A slangy “dress code” included in a computer science course syllabus at historically black college North Carolina Agricultural and Technical University has reportedly been removed after social media users complained it was “anti-black,” despite its author being a black man himself, Forbes reported on Thursday.
The instructor, named by several Twitter users as NC A&T professor Derrick LeFlore, warned his undergraduate students that “Bonnets, Durag [sic], Hoodies, Booty Shorts, Coochie Cutter Shorts, Twerk Shorts” were forbidden in the classroom.
“If you wear it to bed or the club, don’t wear it to [class],” the syllabus, posted to Twitter last week, warned. LeFlore appeared to request a “business casual” dress code from his students, though the full text of the dress code was cut off in the posted screenshot.
While the professor is himself black, the selection of clothing items he chose to forbid – and the language he used to describe them – led some to accuse him of anti-blackness.

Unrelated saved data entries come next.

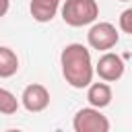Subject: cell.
<instances>
[{
  "instance_id": "52a82bcc",
  "label": "cell",
  "mask_w": 132,
  "mask_h": 132,
  "mask_svg": "<svg viewBox=\"0 0 132 132\" xmlns=\"http://www.w3.org/2000/svg\"><path fill=\"white\" fill-rule=\"evenodd\" d=\"M60 8V0H31L29 10L37 23H50Z\"/></svg>"
},
{
  "instance_id": "6da1fadb",
  "label": "cell",
  "mask_w": 132,
  "mask_h": 132,
  "mask_svg": "<svg viewBox=\"0 0 132 132\" xmlns=\"http://www.w3.org/2000/svg\"><path fill=\"white\" fill-rule=\"evenodd\" d=\"M60 66L70 87L85 89L93 82L95 66L91 60V52L82 43H68L60 54Z\"/></svg>"
},
{
  "instance_id": "9c48e42d",
  "label": "cell",
  "mask_w": 132,
  "mask_h": 132,
  "mask_svg": "<svg viewBox=\"0 0 132 132\" xmlns=\"http://www.w3.org/2000/svg\"><path fill=\"white\" fill-rule=\"evenodd\" d=\"M19 70V58L16 54L6 47V45H0V78H10L14 76Z\"/></svg>"
},
{
  "instance_id": "30bf717a",
  "label": "cell",
  "mask_w": 132,
  "mask_h": 132,
  "mask_svg": "<svg viewBox=\"0 0 132 132\" xmlns=\"http://www.w3.org/2000/svg\"><path fill=\"white\" fill-rule=\"evenodd\" d=\"M16 109H19V99H16V95H12L8 89H2V87H0V113L12 116V113H16Z\"/></svg>"
},
{
  "instance_id": "7c38bea8",
  "label": "cell",
  "mask_w": 132,
  "mask_h": 132,
  "mask_svg": "<svg viewBox=\"0 0 132 132\" xmlns=\"http://www.w3.org/2000/svg\"><path fill=\"white\" fill-rule=\"evenodd\" d=\"M8 6H10V0H0V19L8 12Z\"/></svg>"
},
{
  "instance_id": "5b68a950",
  "label": "cell",
  "mask_w": 132,
  "mask_h": 132,
  "mask_svg": "<svg viewBox=\"0 0 132 132\" xmlns=\"http://www.w3.org/2000/svg\"><path fill=\"white\" fill-rule=\"evenodd\" d=\"M124 60L118 56V54H113V52H105L101 58H99V62L95 64V72L99 74V78L101 80H105V82H116V80H120L122 76H124Z\"/></svg>"
},
{
  "instance_id": "3957f363",
  "label": "cell",
  "mask_w": 132,
  "mask_h": 132,
  "mask_svg": "<svg viewBox=\"0 0 132 132\" xmlns=\"http://www.w3.org/2000/svg\"><path fill=\"white\" fill-rule=\"evenodd\" d=\"M74 132H107L109 130V120L101 113L99 107H82L76 111L72 120Z\"/></svg>"
},
{
  "instance_id": "8fae6325",
  "label": "cell",
  "mask_w": 132,
  "mask_h": 132,
  "mask_svg": "<svg viewBox=\"0 0 132 132\" xmlns=\"http://www.w3.org/2000/svg\"><path fill=\"white\" fill-rule=\"evenodd\" d=\"M120 29L132 37V8H126L120 14Z\"/></svg>"
},
{
  "instance_id": "7a4b0ae2",
  "label": "cell",
  "mask_w": 132,
  "mask_h": 132,
  "mask_svg": "<svg viewBox=\"0 0 132 132\" xmlns=\"http://www.w3.org/2000/svg\"><path fill=\"white\" fill-rule=\"evenodd\" d=\"M99 16L97 0H66L62 6V19L70 27H85Z\"/></svg>"
},
{
  "instance_id": "ba28073f",
  "label": "cell",
  "mask_w": 132,
  "mask_h": 132,
  "mask_svg": "<svg viewBox=\"0 0 132 132\" xmlns=\"http://www.w3.org/2000/svg\"><path fill=\"white\" fill-rule=\"evenodd\" d=\"M87 101L93 107H107L111 103V87L107 82H91L87 87Z\"/></svg>"
},
{
  "instance_id": "8992f818",
  "label": "cell",
  "mask_w": 132,
  "mask_h": 132,
  "mask_svg": "<svg viewBox=\"0 0 132 132\" xmlns=\"http://www.w3.org/2000/svg\"><path fill=\"white\" fill-rule=\"evenodd\" d=\"M21 103L27 111L39 113L50 105V91L39 82H31V85L25 87V91L21 95Z\"/></svg>"
},
{
  "instance_id": "277c9868",
  "label": "cell",
  "mask_w": 132,
  "mask_h": 132,
  "mask_svg": "<svg viewBox=\"0 0 132 132\" xmlns=\"http://www.w3.org/2000/svg\"><path fill=\"white\" fill-rule=\"evenodd\" d=\"M120 39V33L118 29L111 25V23H93L89 33H87V41L93 50H99V52H107L111 50Z\"/></svg>"
},
{
  "instance_id": "4fadbf2b",
  "label": "cell",
  "mask_w": 132,
  "mask_h": 132,
  "mask_svg": "<svg viewBox=\"0 0 132 132\" xmlns=\"http://www.w3.org/2000/svg\"><path fill=\"white\" fill-rule=\"evenodd\" d=\"M120 2H128V0H120Z\"/></svg>"
}]
</instances>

The hoodie ban in particular got a hostile reaction, with several commenters drawing a qualitative distinction between the garment and mere booty shorts (or twerk shorts) in terms of both utility (classrooms get cold) and decorum (“people literally wear hoodies to jobs now,” one user pointed out).
The hoodie took on fraught political significance after the 2012 shooting of 17-year-old black teenager Trayvon Martin by amateur neighborhood watchman George Zimmerman when Fox & Friends TV host Geraldo Rivera blamed the oversized hoodie Martin was wearing for firing up Zimmerman's suspicions, urging black parents to keep their kids away from similarly sinister sweatshirts.
Other commenters argued it wasn't so much LeFlore's choice of forbidden garments that constituted an anti-black dog whistle, but his terminology. It was inappropriate for a male professor to be using terms like “coochie cutter” in an official document, even amounting to sexual harassment, some said.
While some defended the beleaguered professor, reasoning he was just trying to inculcate a sense of professionalism by using the kind of casual vocabulary he thought would connect with students, commenters were claiming by Wednesday that he had deleted the offending text.